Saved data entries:

_ _ _ _ _

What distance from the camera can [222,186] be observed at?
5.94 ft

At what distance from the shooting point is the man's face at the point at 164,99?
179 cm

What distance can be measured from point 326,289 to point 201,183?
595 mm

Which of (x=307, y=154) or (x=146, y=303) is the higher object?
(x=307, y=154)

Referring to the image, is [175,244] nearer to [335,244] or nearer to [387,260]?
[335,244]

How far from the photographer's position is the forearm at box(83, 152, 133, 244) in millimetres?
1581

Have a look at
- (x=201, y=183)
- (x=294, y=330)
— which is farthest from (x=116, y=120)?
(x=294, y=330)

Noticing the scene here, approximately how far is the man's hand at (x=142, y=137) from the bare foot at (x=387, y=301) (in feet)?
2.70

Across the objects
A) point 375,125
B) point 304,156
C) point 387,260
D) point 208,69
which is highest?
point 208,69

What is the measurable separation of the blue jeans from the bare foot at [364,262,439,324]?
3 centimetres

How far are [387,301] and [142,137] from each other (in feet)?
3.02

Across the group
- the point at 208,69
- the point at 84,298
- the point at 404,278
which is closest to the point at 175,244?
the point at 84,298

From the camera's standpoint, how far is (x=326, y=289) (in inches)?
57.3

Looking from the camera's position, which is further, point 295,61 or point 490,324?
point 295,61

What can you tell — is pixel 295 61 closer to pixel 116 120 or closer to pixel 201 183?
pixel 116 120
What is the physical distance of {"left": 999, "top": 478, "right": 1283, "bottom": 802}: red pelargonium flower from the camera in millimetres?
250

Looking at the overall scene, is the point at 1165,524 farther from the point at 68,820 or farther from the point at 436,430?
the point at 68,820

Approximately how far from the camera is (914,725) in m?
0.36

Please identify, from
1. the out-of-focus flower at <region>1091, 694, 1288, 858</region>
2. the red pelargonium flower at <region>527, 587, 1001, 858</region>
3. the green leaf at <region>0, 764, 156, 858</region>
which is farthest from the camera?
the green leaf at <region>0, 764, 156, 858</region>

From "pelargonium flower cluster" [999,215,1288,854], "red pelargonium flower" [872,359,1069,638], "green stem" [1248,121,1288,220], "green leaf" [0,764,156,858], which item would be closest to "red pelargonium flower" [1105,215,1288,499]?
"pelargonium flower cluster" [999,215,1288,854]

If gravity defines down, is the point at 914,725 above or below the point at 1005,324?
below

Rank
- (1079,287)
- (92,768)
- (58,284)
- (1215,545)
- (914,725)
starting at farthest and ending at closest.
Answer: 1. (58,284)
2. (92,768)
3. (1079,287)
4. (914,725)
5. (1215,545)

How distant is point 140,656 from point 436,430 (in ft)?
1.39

_ _ _ _ _

To do: Repeat the whole listing exactly, keeping every line intact.

Task result:
What distance from the camera can [222,186] be observed at?
5.94 ft

At what distance from the shooting point is the man's face at the point at 164,99?
179 cm

What distance can be measured from point 326,289 to point 201,183?
595 mm

Which of (x=307, y=154) or (x=146, y=303) is the higher object?
(x=307, y=154)

Referring to the image, is [175,244] nearer to [335,244] or nearer to [387,260]?
[335,244]

How far from the photographer's position is the forearm at box(83, 152, 133, 244) in millimetres?
1581

Have a look at
- (x=201, y=183)
- (x=294, y=330)
— which is farthest from (x=116, y=120)?
(x=294, y=330)

Noticing the scene here, approximately how far is the man's hand at (x=142, y=137) from the bare foot at (x=387, y=301) (in feet)?
2.70

Across the objects
A) point 375,125
B) point 304,156
C) point 387,260
D) point 208,69
which is highest?
point 208,69

What is the measurable separation of the blue jeans from the bare foot at [364,262,439,324]?
3 centimetres

How far are [387,301] and [142,137] from each other (in feet)?
3.02

Across the group
- the point at 208,69
- the point at 84,298
- the point at 404,278
which is closest to the point at 175,244?
the point at 84,298

From the camera's standpoint, how far is (x=326, y=289) (in inches)?
57.3

Looking from the camera's position, which is further, point 295,61 or point 490,324?
point 295,61

What can you tell — is pixel 295 61 closer to pixel 116 120 or closer to pixel 201 183?
pixel 116 120
What is the physical distance of {"left": 999, "top": 478, "right": 1283, "bottom": 802}: red pelargonium flower from the camera in millimetres?
250

Looking at the overall scene, is the point at 1165,524 farther from the point at 68,820 or farther from the point at 436,430?
the point at 68,820

Approximately how far from the camera is (914,725) in m?
0.36

Please identify, from
1. the out-of-focus flower at <region>1091, 694, 1288, 858</region>
2. the red pelargonium flower at <region>527, 587, 1001, 858</region>
3. the green leaf at <region>0, 764, 156, 858</region>
which is farthest from the camera?
the green leaf at <region>0, 764, 156, 858</region>

From "pelargonium flower cluster" [999,215,1288,854], "red pelargonium flower" [872,359,1069,638], "green stem" [1248,121,1288,220], "green leaf" [0,764,156,858], which item would be closest to "red pelargonium flower" [1105,215,1288,499]?
"pelargonium flower cluster" [999,215,1288,854]

If gravity defines down, is the point at 914,725 above or below the point at 1005,324?
below

Rank
- (1079,287)
- (92,768)
- (58,284)
- (1215,545)
- (914,725)
starting at farthest and ending at closest.
Answer: 1. (58,284)
2. (92,768)
3. (1079,287)
4. (914,725)
5. (1215,545)

How distant is point 140,656 from point 436,430 (in ft)?
1.39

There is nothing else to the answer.